■ **Description of the task**
Please rewrite all the rows below, changing "reed bed" to "reed patch" and keeping everything else the same. Leave the pictures out of your answer.

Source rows
****

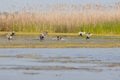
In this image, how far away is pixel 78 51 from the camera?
71.9ft

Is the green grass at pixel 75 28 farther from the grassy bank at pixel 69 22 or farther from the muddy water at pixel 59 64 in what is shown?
the muddy water at pixel 59 64

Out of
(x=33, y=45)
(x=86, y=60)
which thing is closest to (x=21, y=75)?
(x=86, y=60)

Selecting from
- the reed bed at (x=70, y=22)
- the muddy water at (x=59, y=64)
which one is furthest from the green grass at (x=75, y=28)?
the muddy water at (x=59, y=64)

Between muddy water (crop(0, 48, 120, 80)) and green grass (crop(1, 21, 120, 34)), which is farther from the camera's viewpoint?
green grass (crop(1, 21, 120, 34))

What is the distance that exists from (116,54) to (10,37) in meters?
8.93

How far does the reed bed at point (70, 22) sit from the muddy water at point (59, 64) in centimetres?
876

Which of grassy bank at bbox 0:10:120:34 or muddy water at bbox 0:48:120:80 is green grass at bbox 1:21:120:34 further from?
muddy water at bbox 0:48:120:80

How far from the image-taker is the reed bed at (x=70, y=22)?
3169 centimetres

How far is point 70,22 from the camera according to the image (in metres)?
32.2

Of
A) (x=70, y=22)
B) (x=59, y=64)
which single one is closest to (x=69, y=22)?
→ (x=70, y=22)

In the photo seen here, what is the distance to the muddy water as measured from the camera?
1429cm

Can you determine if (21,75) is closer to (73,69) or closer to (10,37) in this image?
(73,69)

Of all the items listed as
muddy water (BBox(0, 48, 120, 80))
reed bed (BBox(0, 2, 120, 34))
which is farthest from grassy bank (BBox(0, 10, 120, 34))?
muddy water (BBox(0, 48, 120, 80))

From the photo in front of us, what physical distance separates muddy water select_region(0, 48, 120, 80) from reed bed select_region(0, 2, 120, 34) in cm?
876
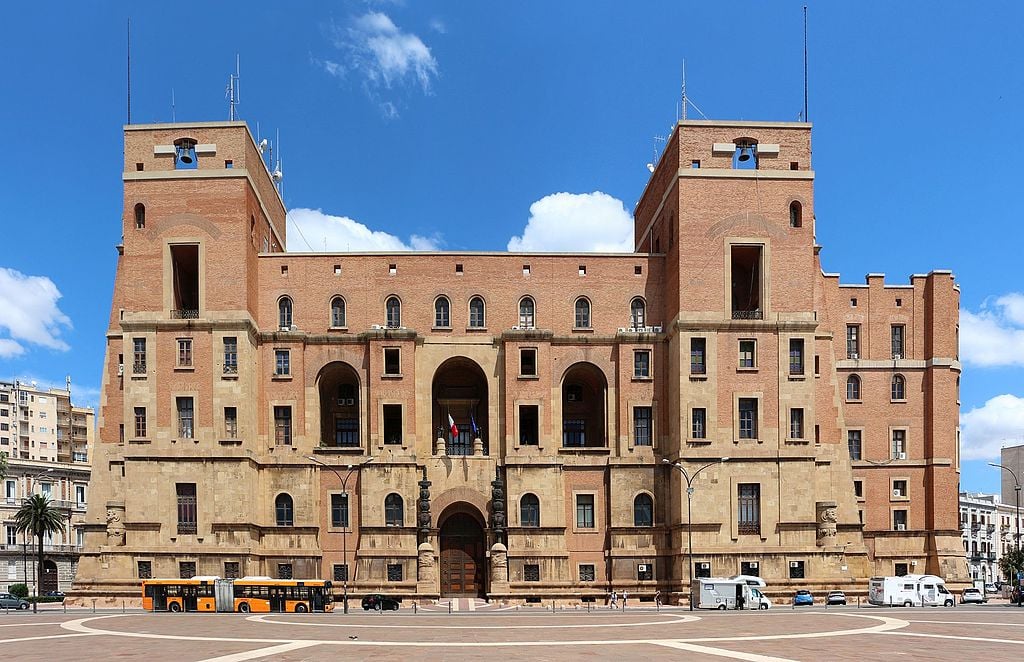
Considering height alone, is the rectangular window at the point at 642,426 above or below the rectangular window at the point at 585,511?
above

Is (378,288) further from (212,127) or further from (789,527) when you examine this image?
(789,527)

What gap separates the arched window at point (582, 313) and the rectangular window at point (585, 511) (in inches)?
486

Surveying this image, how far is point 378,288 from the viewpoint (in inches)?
3002

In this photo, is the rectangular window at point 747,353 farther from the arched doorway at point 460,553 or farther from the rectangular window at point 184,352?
the rectangular window at point 184,352

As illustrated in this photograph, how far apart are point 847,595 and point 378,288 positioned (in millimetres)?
38829

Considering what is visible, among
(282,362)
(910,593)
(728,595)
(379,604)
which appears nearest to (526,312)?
(282,362)

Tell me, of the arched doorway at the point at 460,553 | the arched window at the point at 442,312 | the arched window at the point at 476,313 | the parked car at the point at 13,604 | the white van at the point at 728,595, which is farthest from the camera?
the arched window at the point at 476,313

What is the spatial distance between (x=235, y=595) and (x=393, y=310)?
23.4 metres

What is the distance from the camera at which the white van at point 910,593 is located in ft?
219

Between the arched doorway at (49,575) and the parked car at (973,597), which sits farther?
the arched doorway at (49,575)

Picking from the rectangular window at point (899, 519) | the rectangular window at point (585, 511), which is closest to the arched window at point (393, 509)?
the rectangular window at point (585, 511)

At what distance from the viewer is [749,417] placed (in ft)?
240

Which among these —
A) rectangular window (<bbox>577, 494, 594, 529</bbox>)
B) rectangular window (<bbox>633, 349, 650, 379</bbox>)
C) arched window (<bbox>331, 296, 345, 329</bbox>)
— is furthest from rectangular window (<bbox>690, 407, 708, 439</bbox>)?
arched window (<bbox>331, 296, 345, 329</bbox>)

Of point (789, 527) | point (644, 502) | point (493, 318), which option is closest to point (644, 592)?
point (644, 502)
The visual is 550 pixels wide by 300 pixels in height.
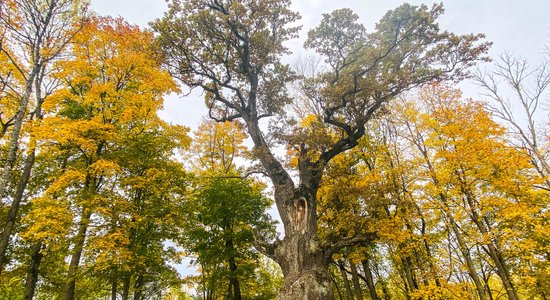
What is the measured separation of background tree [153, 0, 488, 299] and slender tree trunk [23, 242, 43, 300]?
888cm

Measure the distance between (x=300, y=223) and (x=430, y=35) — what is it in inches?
292

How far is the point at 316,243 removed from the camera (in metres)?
8.02

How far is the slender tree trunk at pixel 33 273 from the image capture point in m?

****

■ **Finished exercise**
In this image, how far away is pixel 78 51 from the camera?
71.9ft

Is the green grass at pixel 75 28 farther from the grassy bank at pixel 69 22 or farther from the muddy water at pixel 59 64 in what is shown?
the muddy water at pixel 59 64

Out of
(x=33, y=45)
(x=86, y=60)
which thing is closest to (x=21, y=75)?
(x=86, y=60)

Selecting from
- the reed patch at (x=70, y=22)
- the muddy water at (x=59, y=64)
which one is furthest from the green grass at (x=75, y=28)?
the muddy water at (x=59, y=64)

Between muddy water (crop(0, 48, 120, 80)) and green grass (crop(1, 21, 120, 34)), which is farther from the camera's viewpoint?
green grass (crop(1, 21, 120, 34))

What is the distance that exists from (116,54) to (10,37) in meters?
8.93

How far does the reed patch at point (70, 22) sit from the muddy water at point (59, 64) in centimetres?
876

Which of grassy bank at bbox 0:10:120:34 or muddy water at bbox 0:48:120:80 is green grass at bbox 1:21:120:34 further from?
muddy water at bbox 0:48:120:80

How far from the image-taker is the reed patch at (x=70, y=22)?
3169 centimetres

How far is point 70,22 from the camera according to the image (in metres)?
32.2

Of
A) (x=70, y=22)
B) (x=59, y=64)
which single one is closest to (x=69, y=22)?
→ (x=70, y=22)

In the photo seen here, what is the distance to the muddy water as measured from the camera?
1429cm

Can you determine if (21,75) is closer to (73,69) or closer to (10,37) in this image?
(73,69)

Of all the items listed as
muddy water (BBox(0, 48, 120, 80))
reed patch (BBox(0, 2, 120, 34))
which is farthest from grassy bank (BBox(0, 10, 120, 34))?
muddy water (BBox(0, 48, 120, 80))

From the photo in front of us, what physical distance separates muddy water select_region(0, 48, 120, 80) from reed patch select_region(0, 2, 120, 34) in cm?
876
Considering height alone, is the rectangular window at the point at 642,426 above or below the rectangular window at the point at 585,511?
above

Is (378,288) further from (212,127) or further from (789,527) when you examine this image?
(789,527)

What gap separates the arched window at point (582, 313) and the rectangular window at point (585, 511) (in inches)?
486

Surveying this image, how far is point 378,288 from the viewpoint (in inches)?
3002

In this photo, is the rectangular window at point 747,353 farther from the arched doorway at point 460,553 or farther from the rectangular window at point 184,352?
the rectangular window at point 184,352

As illustrated in this photograph, how far apart are point 847,595 and point 378,288 positioned (in millimetres)?
38829

Considering what is visible, among
(282,362)
(910,593)
(728,595)
(379,604)
which appears nearest to (526,312)?
(282,362)

Tell me, of the arched doorway at the point at 460,553 | the arched window at the point at 442,312 | the arched window at the point at 476,313 | the parked car at the point at 13,604 | the white van at the point at 728,595, which is farthest from the camera?
the arched window at the point at 476,313

What is the spatial distance between (x=235, y=595) and (x=393, y=310)?
23.4 metres

What is the distance from the camera at which the white van at point 910,593 is located in ft?
219

Between the arched doorway at (49,575) and the parked car at (973,597), which sits farther?
the arched doorway at (49,575)

Picking from the rectangular window at point (899, 519) | the rectangular window at point (585, 511), which is closest to the arched window at point (393, 509)?
the rectangular window at point (585, 511)

At what distance from the viewer is [749,417] placed (in ft)?
240

Which among these —
A) rectangular window (<bbox>577, 494, 594, 529</bbox>)
B) rectangular window (<bbox>633, 349, 650, 379</bbox>)
C) arched window (<bbox>331, 296, 345, 329</bbox>)
— is furthest from rectangular window (<bbox>690, 407, 708, 439</bbox>)?
arched window (<bbox>331, 296, 345, 329</bbox>)

Of point (789, 527) | point (644, 502) | point (493, 318), which option is closest to point (644, 592)?
point (644, 502)
The visual is 550 pixels wide by 300 pixels in height.
What is the measured separation of background tree [153, 0, 488, 299] and slender tree trunk [23, 242, 43, 300]?
888cm

Measure the distance between (x=300, y=223) and (x=430, y=35) — what is it in inches?
292

How far is the point at 316,243 removed from the camera (in metres)?
8.02

How far is the slender tree trunk at pixel 33 273 from the image capture point in m?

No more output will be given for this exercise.